I see the charity world and corporate world increasingly crashing together in the future. Social enterprise is no longer local community projects, it’s a huge trend that’s here to stay. CSR (corporate social responsibility) has gone from a nice thing to do to a must do.
Is this the first business you’ve started or have you always had an entrepreneurial streak?
I started at 7, maybe before! I was in trouble at school a lot and left being voted ‘most likely to end up a millionaire or in prison’. From 12 was always sourcing products online from China to sell at school, uni or on eBay and then set up an events business at 17.
Although I was an entrepreneur from 7, I was only supported and encouraged truly once I left university and got on new entrepreneurs foundation (NEF).
I think entrepreneurial education needs to be improved which is what my other current social enterprise start up (Start up box) looks to address.
We are building an online platform to address the biggest issues in enterprise skills with 10-15 year olds.
Did you ever consider a more ‘typical’ graduate career path?
I ‘considered’ it, but I always knew I wanted to work for myself. I found NEF on the milk round when searching for jobs and knew instantly it was the perfect next step for me.
I did work for Virgin for a bit and I think it is good to get some experience in a big company, but I’m glad it wasn’t too long to get too comfortable.
Being focused on entrepreneurship I know I need to get comfortable with being uncomfortable, with no idea what will happen in a year, month or even a week!
Are there useful skills that you learnt at Birmingham that you use day to day now?
There are a few things I’ve picked up that stick with me, for example on my course I recall learning about services marketing and the ways in which brands can over promise under deliver. I recall this strongly in how we do our packaging and communication and strive to under promise and over deliver. I want to make buying our socks -traditionally a mundane and dull product – a great experience. Put a lot of emphasis on the small things, and its great to see the number of returning customers.

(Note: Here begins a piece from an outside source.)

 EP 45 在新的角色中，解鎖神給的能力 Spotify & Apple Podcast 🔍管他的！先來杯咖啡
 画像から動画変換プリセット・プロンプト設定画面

Another big part of being at Birmingham for me was playing for the Lions American Football team! The ethos and attitude that coach Wayne Hills instilled in us to “do things better than ever done before” is an attitude I kept throughout developing Stand4. We are in a very competitive market but are always striving to do things better than have been done before, from product, concept, packaging, customer service. I am never concerned when people tell me what other brands are doing – I feel the way we are doing it is far better and the focus is on us,
How do you feel about your Great British Social Entrepreneur of the Year award?
Awkward! Although I have gone ‘all in’ on such a wacky idea, we only just launched recently and it’s amazing to be recognised in such a way. I often get criticised for saying ‘we’ whenever I talk about Stand4, but I feel it very much isn’t just me involved, and thus it’s a credit to all the people who have been part of this process from our charity partners, manufacturer and even customers. This wacky idea of colourful socks changing the world might actually not be the joke a lot of people originally saw it as! We are very much only just getting starting and next year will be some very big developments – this is a great grounding!

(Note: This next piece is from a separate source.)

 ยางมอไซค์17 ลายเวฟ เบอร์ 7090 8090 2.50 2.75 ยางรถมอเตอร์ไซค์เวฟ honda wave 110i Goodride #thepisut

What are the next steps for the business and for you?
Some extremely exciting product developments, from sport socks to sox-cription. We also have other product lines we are expanding into, putting attention into the B2B space, corporate gifting and organisations like universities to raise awareness, funds and change.
We also have three crowdfunding campaigns in 2016 and I am also hoping to also launch my second social enterprise Start up box – which has a purpose very close to my heart of encouraging entrepreneurship into young people.